Selected extract:
┌──
# Enclosing a generator for sound dampening



## Pydpiper (Sep 20, 2006)

I would like to build some sort of enclosure for my generator, is there any material I should look for that will withstand bad weather?
This will be used in an isolated campsite to provide power, I just want to keep the generator close to the camper and dampen the sound as much as possible. I was thinking even a wall of a good sound barrier would be OK, 3 walls would be better.
Thanks!


----------



## Lasernerd (Sep 20, 2006)

Run the exhaust into a bucket of water


----------



## Diesel_Bomber (Sep 20, 2006)

A four walled enclosure to direct the sound upward works pretty well. Use door hinges to connect the edges so you can fold it flat, or knock the pins out and pack it down tight, or a combination of the two. Just make sure it's big enough for proper air flow. The water-bucket muffler works pretty well. On a friend's generator I installed an automotive muffler and welded a plate to the top of the muffler, worked a treat for keeping coffee warm. 

:buddies:


----------



## Brock (Sep 20, 2006)

Heat is a big issue, in you try to wall it off make sure you have lot's of ventilation. I have tried many things, built and enclosed space in a garage with a big fan and routed the exhaust (1.5 inch steel) 4 feet underground venting up through an old 55 gallon steel drum filled with gravel. It worked OK.

I tell you though, get a Honda EU1000i or EU2000i and be done with it. Much more quiet, way easier to work on, cheaper in the long run (fuel wise) and easy to lock up or move.


----------



## Pydpiper (Sep 20, 2006)

I have been looking at the Honda 2000i, it is quite spectacular. However, I bought this noisy little thing for use in 2 weekends per year. I will buy the Honda eventually.
Any particular material or combination of materials for the enclosure?
How do you hook up to the exhaust for the bucket idea?


----------



## DUQ (Sep 20, 2006)

For the walls, you can use 2x4 steel studs and insulate it with rock wool. Rock wool is fire rated and also absorbs sound much better than fiber bat insulation. Just an idea.


----------



## Pydpiper (Sep 21, 2006)

I will head into Home Depot and see what they have.

Thanks for the help guys!


----------



## Makarov (Sep 21, 2006)

Brock said:


> Heat is a big issue, in you try to wall it off make sure you have lot's of ventilation. I have tried many things, built and enclosed space in a garage with a big fan and routed the exhaust


My dad something like that in the family cabin, built a box and lined it with Rockwool plates, then made 2 holes in the wall, one for a fan and one for the exhaust. worked great, and not too much heat buildup.


----------



## Illum (Sep 21, 2006)

Lasernerd said:


> Run the exhaust into a bucket of water



might have trouble starting the beast tho....backpressure wont do you much good on startups



Brock said:


> Heat is a big issue, in you try to wall it off make sure you have lot's of ventilation. I have tried many things, built and enclosed space in a garage with a big fan and routed the exhaust (1.5 inch steel) 4 feet underground venting up through an old 55 gallon steel drum filled with gravel. It worked OK.
└──
Data records:
┌──
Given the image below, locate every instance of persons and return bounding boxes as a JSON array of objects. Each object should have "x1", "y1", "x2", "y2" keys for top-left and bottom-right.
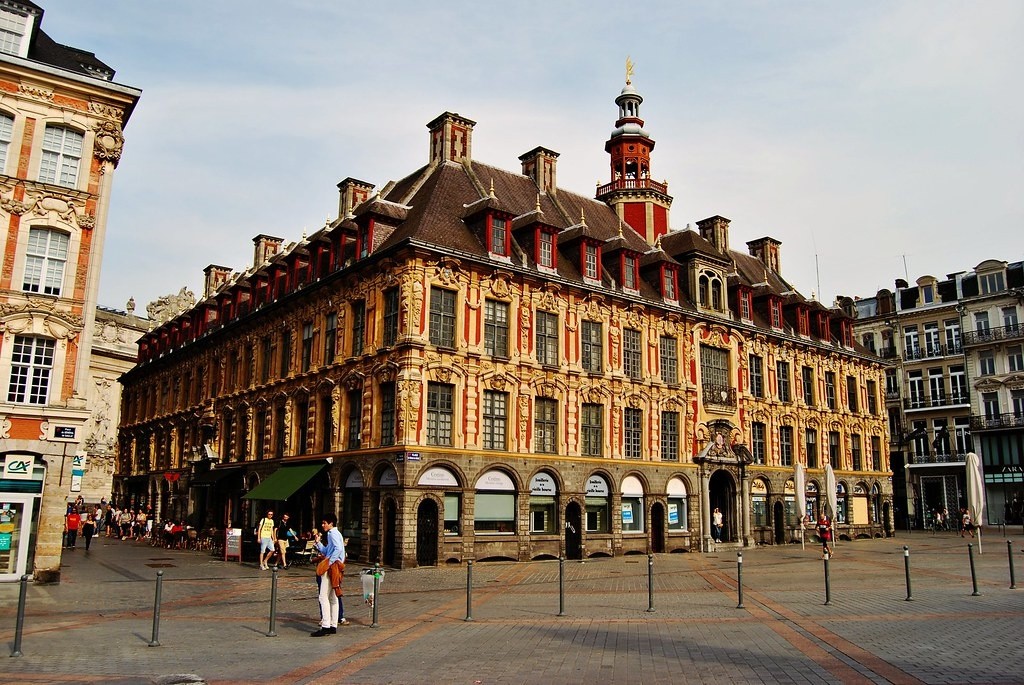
[
  {"x1": 309, "y1": 532, "x2": 350, "y2": 626},
  {"x1": 310, "y1": 512, "x2": 346, "y2": 637},
  {"x1": 64, "y1": 494, "x2": 226, "y2": 550},
  {"x1": 815, "y1": 513, "x2": 833, "y2": 560},
  {"x1": 926, "y1": 489, "x2": 1022, "y2": 537},
  {"x1": 712, "y1": 506, "x2": 723, "y2": 543},
  {"x1": 274, "y1": 512, "x2": 298, "y2": 571},
  {"x1": 258, "y1": 509, "x2": 275, "y2": 571}
]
└──
Problem statement:
Return, word for word, the passage of the generator-enclosure thread above that begins with the words "## DUQ (Sep" and stops after the words "Just an idea.".

Full response:
## DUQ (Sep 20, 2006)

For the walls, you can use 2x4 steel studs and insulate it with rock wool. Rock wool is fire rated and also absorbs sound much better than fiber bat insulation. Just an idea.